● **SOURCE MATERIAL**:

[Start of section]

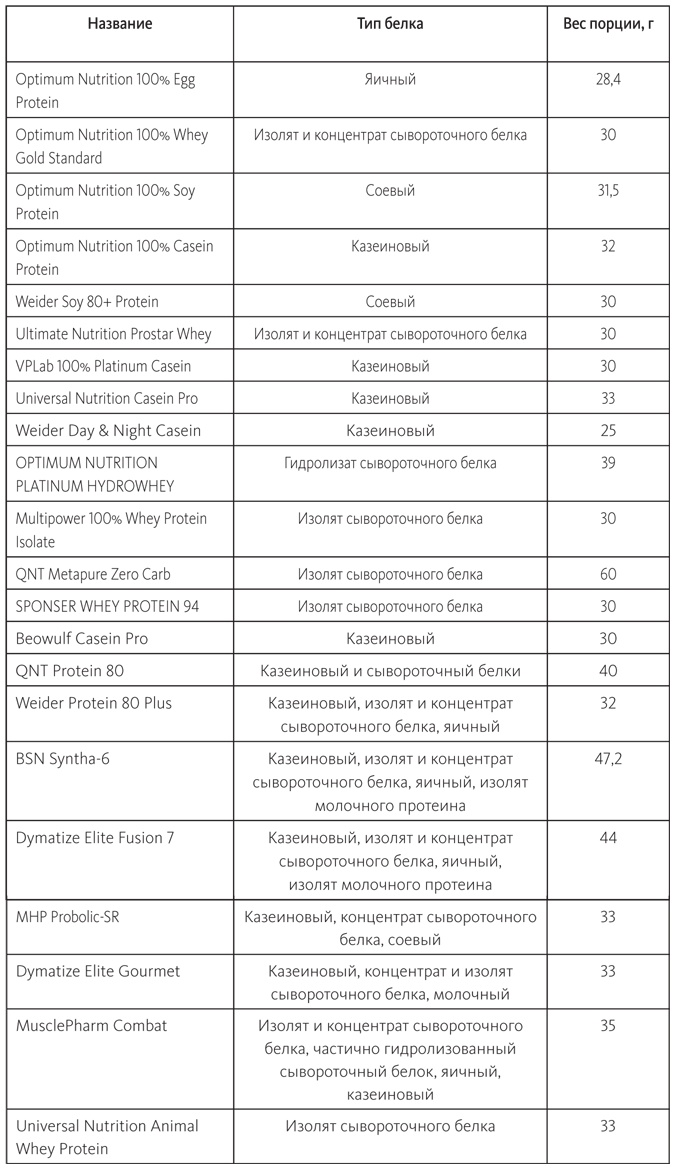 | Название | Тип белка | Вес порции, г |
|---|---|---|
| Optimum Nutrition 100% Egg Protein | Яичный | 28,4 |
| Optimum Nutrition 100% Whey Gold Standard | Изолят и концентрат сывороточного белка | 30 |
| Optimum Nutrition 100% Soy Protein | Соевый | 31,5 |
| Optimum Nutrition 100% Casein Protein | Казеиновый | 32 |
| Weider Soy 80+ Protein | Соевый | 30 |
| Ultimate Nutrition Prostar Whey | Изолят и концентрат сывороточного белка | 30 |
| VPLab 100% Platinum Casein | Казеиновый | 30 |
| Universal Nutrition Casein Pro | Казеиновый | 33 |
| Weider Day & Night Casein | Казеиновый | 25 |
| OPTIMUM NUTRITION PLATINUM HYDROWHEY | Гидролизат сывороточного белка | 39 |
| Multipower 100% Whey Protein Isolate | Изолят сывороточного белка | 30 |
| QNT Metapure Zero Carb | Изолят сывороточного белка | 60 |
| SPONSER WHEY PROTEIN 94 | Изолят сывороточного белка | 30 |
| Beowulf Casein Pro | Казеиновый | 30 |
| QNT Protein 80 | Казеиновый и сывороточный белки | 40 |
| Weider Protein 80 Plus | Казеиновый, изолят и концентрат сывороточного белка, яичный | 32 |
| BSN Syntha-6 | Казеиновый, изолят и концентрат сывороточного белка, яичный, изолят молочного протеина | 47,2 |
| Dymatize Elite Fusion 7 | Казеиновый, изолят и концентрат сывороточного белка, яичный, изолят молочного протеина | 44 |
| MHP Probolic-SR | Казеиновый, концентрат сывороточного белка, соевый | 33 |
| Dymatize Elite Gourmet | Казеиновый, концентрат и изолят сывороточного белка, молочный | 33 |
| MusclePharm Combat | Изолят и концентрат сывороточного белка, частично гидролизованный сывороточный белок, яичный, казеиновый | 35 |
| Universal Nutrition Animal Whey Protein | Изолят сывороточного белка | 33 |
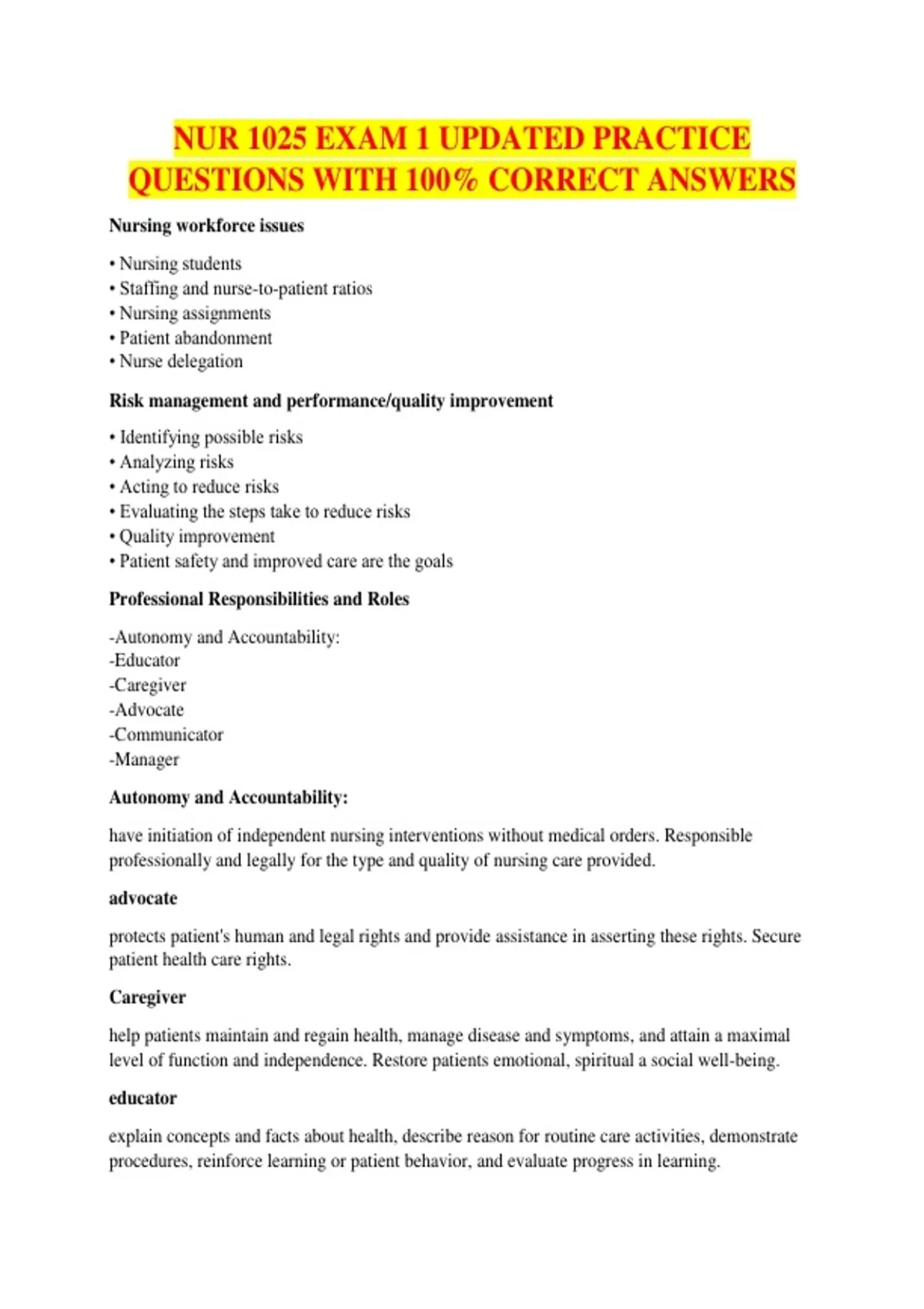 NUR 1025 EXAM 1 UPDATED PRACTICE QUESTIONS WITH 100% CORRECT ANSWERS

Nursing workforce issues

• Nursing students
• Staffing and nurse-to-patient ratios
• Nursing assignments
• Patient abandonment
• Nurse delegation

Risk management and performance/quality improvement

• Identifying possible risks
• Analyzing risks
• Acting to reduce risks
• Evaluating the steps take to reduce risks
• Quality improvement
• Patient safety and improved care are the goals

Professional Responsibilities and Roles

-Autonomy and Accountability:
-Educator
-Caregiver
-Advocate
-Communicator
-Manager

Autonomy and Accountability:

have initiation of independent nursing interventions without medical orders. Responsible professionally and legally for the type and quality of nursing care provided.

advocate

protects patient's human and legal rights and provide assistance in asserting these rights. Secure patient health care rights.

Caregiver

help patients maintain and regain health, manage disease and symptoms, and attain a maximal level of function and independence. Restore patients emotional, spiritual a social well-being.

educator

explain concepts and facts about health, describe reason for routine care activities, demonstrate procedures, reinforce learning or patient behavior, and evaluate progress in learning.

[End of section]

● **ASSIGNMENT**: Only lines containing the word "reduce" should appear in the answer, and every such line from the records above must be there.

● **SOLUTION FOR THIS TASK**:
• Acting to reduce risks
• Evaluating the steps take to reduce risks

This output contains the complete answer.